Like manyplacesaroundthecountry, Monroe County has found that racial and ethnic minorities are overrepresented in the sickest COVID-19 patients -- those on ventilators. Now, county public health commissioner Dr. Michael Mendoza said, he wants to take some special actions to protect minorities.
Mendoza said the data on ICU rates -- where black people comprise more than half the patients but are only one-sixth of the county’s population -- could change markedly over time. But these first numbers confirm some of his expectations about who would bear the brunt of the epidemic locally.
The health commissioner also said some of those disparities could be explained by inequality in access to medical care. He said there are signs that people of color have had a harder time getting tested for the novel coronavirus, and that they have been waiting longer than white people to seek help. That would track with national trends, too.
“Structural racism has put people of color on the front lines disproportionately,” Mendoza said.
Spotting those trends locally would mean the county has an opportunity to catch infections earlier, saving lives and alleviating some of the burden on the health care system, the health commissioner said.
Identifying people who are at risk of infection or of spreading the disease, encouraging them to seek medical care and providing help with isolation “will make an impact on preventing hospital admissions, ICU admissions, and the need for ventilators,” said Mendoza.

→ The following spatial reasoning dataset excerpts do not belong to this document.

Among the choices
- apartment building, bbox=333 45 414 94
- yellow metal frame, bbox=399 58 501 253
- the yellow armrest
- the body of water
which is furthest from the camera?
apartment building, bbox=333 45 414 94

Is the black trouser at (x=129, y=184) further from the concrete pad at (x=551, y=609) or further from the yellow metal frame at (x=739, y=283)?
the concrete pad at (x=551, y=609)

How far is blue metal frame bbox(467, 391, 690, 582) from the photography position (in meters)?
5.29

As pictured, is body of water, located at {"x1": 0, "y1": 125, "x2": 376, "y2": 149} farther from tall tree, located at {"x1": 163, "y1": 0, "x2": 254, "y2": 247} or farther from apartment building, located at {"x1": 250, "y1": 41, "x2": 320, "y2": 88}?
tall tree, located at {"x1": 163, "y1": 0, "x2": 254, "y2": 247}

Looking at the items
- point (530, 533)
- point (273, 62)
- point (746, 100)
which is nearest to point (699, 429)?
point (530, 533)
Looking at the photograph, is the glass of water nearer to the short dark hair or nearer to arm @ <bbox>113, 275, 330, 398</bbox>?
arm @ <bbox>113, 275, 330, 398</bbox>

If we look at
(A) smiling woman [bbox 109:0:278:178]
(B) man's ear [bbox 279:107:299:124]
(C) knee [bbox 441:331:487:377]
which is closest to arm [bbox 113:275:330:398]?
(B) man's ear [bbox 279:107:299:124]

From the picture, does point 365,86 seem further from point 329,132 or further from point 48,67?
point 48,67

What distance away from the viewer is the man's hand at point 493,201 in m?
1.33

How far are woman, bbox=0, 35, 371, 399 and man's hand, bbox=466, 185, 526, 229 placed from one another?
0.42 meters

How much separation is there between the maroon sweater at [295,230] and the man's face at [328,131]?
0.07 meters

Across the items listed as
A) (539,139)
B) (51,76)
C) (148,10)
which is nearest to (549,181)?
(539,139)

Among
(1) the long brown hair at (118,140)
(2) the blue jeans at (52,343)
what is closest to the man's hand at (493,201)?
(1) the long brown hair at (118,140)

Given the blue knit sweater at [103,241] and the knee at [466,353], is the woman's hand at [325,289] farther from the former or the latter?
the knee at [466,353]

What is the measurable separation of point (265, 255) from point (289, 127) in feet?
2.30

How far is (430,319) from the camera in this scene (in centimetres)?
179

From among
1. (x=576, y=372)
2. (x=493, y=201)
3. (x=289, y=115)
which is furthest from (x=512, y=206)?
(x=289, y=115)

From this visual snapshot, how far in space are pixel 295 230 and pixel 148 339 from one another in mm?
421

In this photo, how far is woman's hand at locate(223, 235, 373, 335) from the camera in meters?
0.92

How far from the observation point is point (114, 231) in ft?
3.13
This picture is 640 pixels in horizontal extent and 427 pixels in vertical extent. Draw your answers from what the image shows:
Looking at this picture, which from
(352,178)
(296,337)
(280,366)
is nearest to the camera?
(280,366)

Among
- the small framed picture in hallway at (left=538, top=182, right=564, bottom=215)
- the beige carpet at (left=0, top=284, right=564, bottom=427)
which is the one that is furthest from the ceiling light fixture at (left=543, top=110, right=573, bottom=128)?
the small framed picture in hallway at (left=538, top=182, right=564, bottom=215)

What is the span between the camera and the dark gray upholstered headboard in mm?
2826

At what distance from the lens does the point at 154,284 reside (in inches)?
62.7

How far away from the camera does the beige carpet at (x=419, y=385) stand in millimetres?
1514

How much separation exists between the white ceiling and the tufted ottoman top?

The county has set up the Clarion Pointe hotel in Brighton as isolation housing for people who need to be under isolation or quarantine but cannot do so at home.
Mendoza said the number of people staying in the hotel has been “in the single digits.”
The health commissioner said he asked local health care systems to refer clients who could benefit from staying in the hotel to the county health department.
There is no way to know yet who has developed immunity or how long it might last, but Mendoza said if those tests do become available, he wants to focus them first on communities of color.
“It would matter for getting people back to work and ensuring their paycheck,” Mendoza said.
Forty people have now died of COVID-19 in Monroe County, according to the most recent data from the public health department.